Assignment:
Leave the pictures in the listing below aside and reproduce exactly the lines starting with the one with "Wonderful autumn in" and going on through the one with "Can Dogs Get The Cold From Humans", both ends included.

Given data:
::::

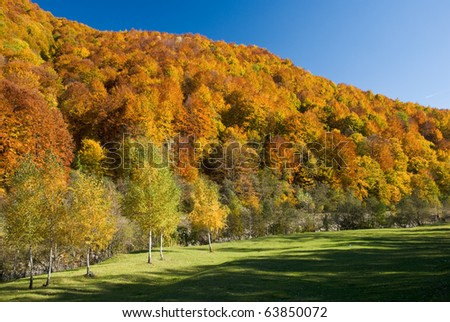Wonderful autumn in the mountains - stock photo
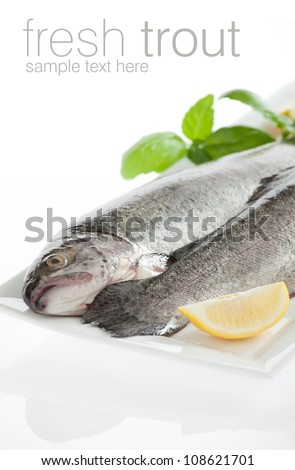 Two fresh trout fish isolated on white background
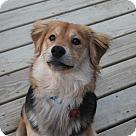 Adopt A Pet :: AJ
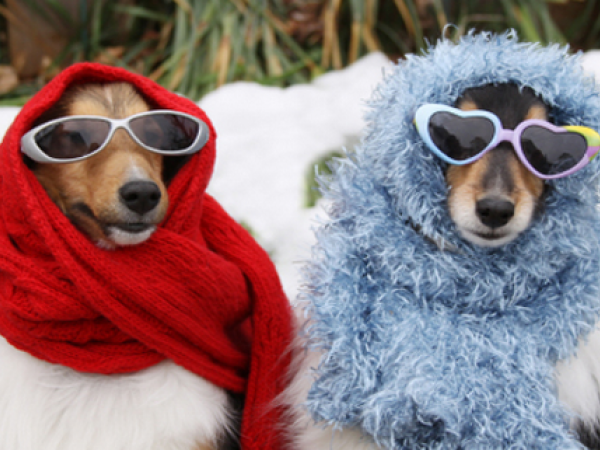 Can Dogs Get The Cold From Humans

::::

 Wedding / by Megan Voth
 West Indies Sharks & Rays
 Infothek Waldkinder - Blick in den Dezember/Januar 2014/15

::::

Result of this exercise:
Wonderful autumn in the mountains - stock photo
 Two fresh trout fish isolated on white background
 Adopt A Pet :: AJ
 Can Dogs Get The Cold From Humans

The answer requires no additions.